Happy New Years! If you’ve compared the dates on my previous blog posts you would notice that it’s been about 3 months since my last post. I’ve decided to try to make more of an effort to create some new content being that it is a new year and you know, resolutions and such. Spurred by my recent lust of security I decided to get a VPN account and see how easy it would be to set up a secure and private browsing environment. Single machine setup was a breeze as most VPN providers now have client programs that do it all for you, but I wanted more. It seemed much more convienent if I could just put an entire network onto a vpn and thus skip client setup. It turns out that this is easily achieved and not overly complicated but is unfortunately not documented too much. After figuring it out myself I figured I would share how to do this so that others could bask in the VPN spring of life.
- ASUS RT-N56U Link
- Padavan Firmware Link *Thank you Jens for the update
- Private Internet Access subscription (Or any other VPN service) Link
The first thing to do is get the router and set it up. If you don’t know about this router yet I wrote a review about it a while ago. These routers have never let me down and have had every feature I’ve ever needed. Before this weekend I actually was very happy with the stock firmware but then I came across Padavan and was impressed. Padavan is just some custom firmware written to make your router even more awesome than it already is. I referenced this article for installation instructions, the quick and dirty is:
- Go to the Padavan Repository, click on RT-N56U and get the .trx file of your choice. I used RT-N56U_184.108.40.206-081_aria.trx, you should use the md5 file to verify the trx file if you know how to do that
- Login to your router and navigate to Advanced Settings -> Administration -> Restore/Save/Upload Settings and backup your settings in case this goes sideways
- Go to the Advanced Settings | Administration | Firmware Upgrade page and upload the .trx from Padavan
- Remove your hands from the keyboard, don’t even breathe, and pray to the network gods that nothing goes wrong.
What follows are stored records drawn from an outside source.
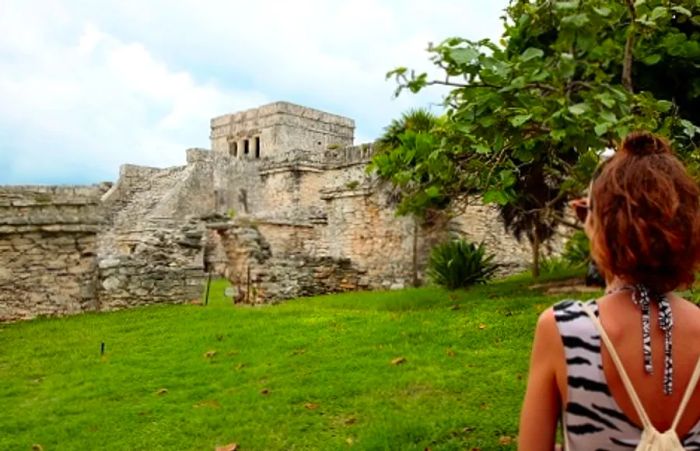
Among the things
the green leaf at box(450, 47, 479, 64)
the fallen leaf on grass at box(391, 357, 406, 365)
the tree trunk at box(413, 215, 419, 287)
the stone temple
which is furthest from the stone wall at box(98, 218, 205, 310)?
the green leaf at box(450, 47, 479, 64)

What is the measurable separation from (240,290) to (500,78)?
12.3m

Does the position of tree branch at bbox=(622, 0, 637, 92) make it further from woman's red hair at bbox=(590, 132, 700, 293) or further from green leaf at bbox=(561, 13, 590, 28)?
woman's red hair at bbox=(590, 132, 700, 293)

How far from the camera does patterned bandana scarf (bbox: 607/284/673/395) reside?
1.68m

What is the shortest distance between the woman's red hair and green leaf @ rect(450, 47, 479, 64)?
1.43m

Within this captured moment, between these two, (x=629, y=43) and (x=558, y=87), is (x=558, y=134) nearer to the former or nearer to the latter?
(x=558, y=87)

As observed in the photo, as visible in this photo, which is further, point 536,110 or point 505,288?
point 505,288

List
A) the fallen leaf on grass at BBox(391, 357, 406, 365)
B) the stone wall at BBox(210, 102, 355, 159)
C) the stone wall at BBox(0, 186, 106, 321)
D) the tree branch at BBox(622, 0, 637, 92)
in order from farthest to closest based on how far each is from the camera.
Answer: the stone wall at BBox(210, 102, 355, 159) → the stone wall at BBox(0, 186, 106, 321) → the fallen leaf on grass at BBox(391, 357, 406, 365) → the tree branch at BBox(622, 0, 637, 92)

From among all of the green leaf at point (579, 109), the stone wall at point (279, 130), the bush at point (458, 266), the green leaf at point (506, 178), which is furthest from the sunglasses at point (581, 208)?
the stone wall at point (279, 130)

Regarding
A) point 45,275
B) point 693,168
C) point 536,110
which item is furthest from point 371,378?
point 45,275

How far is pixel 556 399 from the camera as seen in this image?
1786 mm

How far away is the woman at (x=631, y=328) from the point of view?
5.54ft

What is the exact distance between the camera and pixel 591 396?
5.62 ft

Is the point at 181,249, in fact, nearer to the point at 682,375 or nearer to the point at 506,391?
the point at 506,391

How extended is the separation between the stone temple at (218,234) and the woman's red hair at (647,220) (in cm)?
933
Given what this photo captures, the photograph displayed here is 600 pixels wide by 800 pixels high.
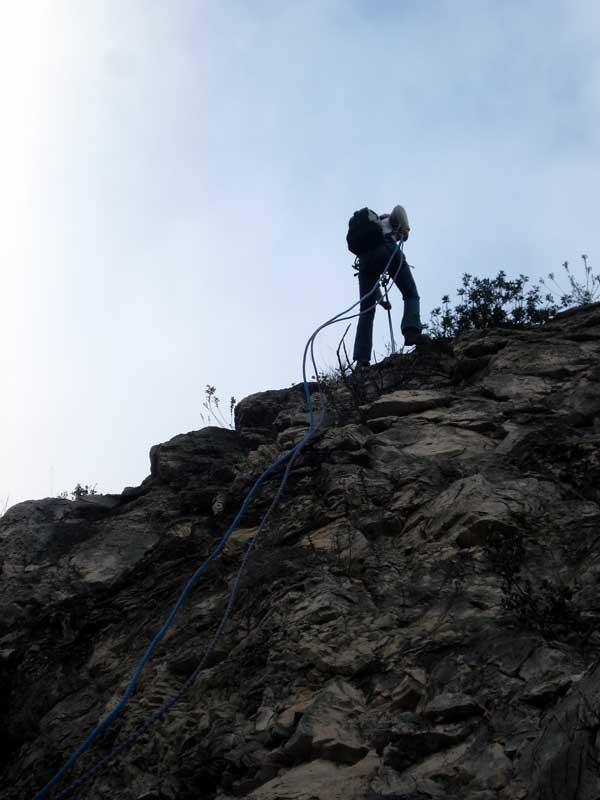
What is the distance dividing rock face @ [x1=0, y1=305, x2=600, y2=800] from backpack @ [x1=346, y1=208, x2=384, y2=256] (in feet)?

After this you will have some really awesome firmware and be half way to VPN mountain, isn’t this much less painful than you expected? Next up is getting an account with a VPN provider. I decided to use private internet access but you do not have to, there are a myriad of options to choose from so make sure that the one you choose has the features you need. Once you have an account and some credentials, for private internet access you have to login in to their client page and generate a username/password, you will want to log into your newly flashed router, complete with gradient background. Click on the the tab the says VPN Client and enter the following settings:
- VPN Client Protocol: Open VPN
- Remote VPN Server (IP or DNS host): Given by Provider
- Port: 1194, Unless otherwise specified
- Transport: UDP
- Authentication: TLS: username/password
- Login: Given by provider
- Password Given: Given by Provider
- Obtaining DNS from VPN Server: Replace All existing
- Restrict Access from VPN Server Site: No (Site-to-Site access)
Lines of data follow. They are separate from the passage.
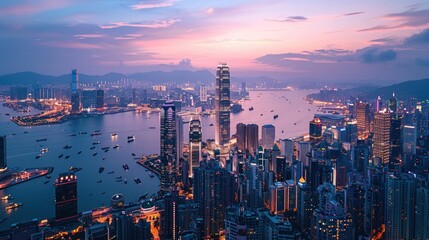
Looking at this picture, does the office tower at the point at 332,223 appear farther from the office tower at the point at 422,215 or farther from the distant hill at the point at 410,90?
the distant hill at the point at 410,90

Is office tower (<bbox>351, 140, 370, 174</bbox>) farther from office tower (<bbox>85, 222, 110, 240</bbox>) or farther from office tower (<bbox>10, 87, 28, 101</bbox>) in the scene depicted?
office tower (<bbox>10, 87, 28, 101</bbox>)

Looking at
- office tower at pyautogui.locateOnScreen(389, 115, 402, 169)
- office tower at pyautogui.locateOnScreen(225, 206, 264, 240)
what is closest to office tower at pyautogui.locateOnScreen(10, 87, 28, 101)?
office tower at pyautogui.locateOnScreen(389, 115, 402, 169)

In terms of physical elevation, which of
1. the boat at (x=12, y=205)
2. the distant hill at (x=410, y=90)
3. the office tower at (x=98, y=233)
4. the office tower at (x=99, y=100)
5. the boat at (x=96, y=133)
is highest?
Answer: the distant hill at (x=410, y=90)

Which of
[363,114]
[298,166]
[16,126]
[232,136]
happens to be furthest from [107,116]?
[298,166]

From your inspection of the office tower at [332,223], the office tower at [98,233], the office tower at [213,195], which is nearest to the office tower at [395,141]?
the office tower at [213,195]

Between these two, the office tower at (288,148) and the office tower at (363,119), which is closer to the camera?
the office tower at (288,148)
The rest can be left default. There is also a tab called OpenVPN Certificates and Keys which you will need to feed some information into. Your provider should have some information located in their tutorials on openvpn settings or config files, private internet access has theirs on this page. Download the configuration files and look for a file called ca.crt. Open this file with your choice of text editor and copy the contents of that into the Root CA Certificate text field. After all that is said and done click apply and double check the settings you entered to confirm correctness. You should be able to navigate to speedtest or google “What is my ip” , either of which should show you at a new IP address/location. Congrats! you now have private browsing!
Update: I recently had issues with my router not working and I found that I had to click into the extended configuration and make sure that cipher AES-128-CBC was the chosen cipher. You should just have to uncomment that line (remove the beginning ‘;’) and make sure no other ones are uncommented.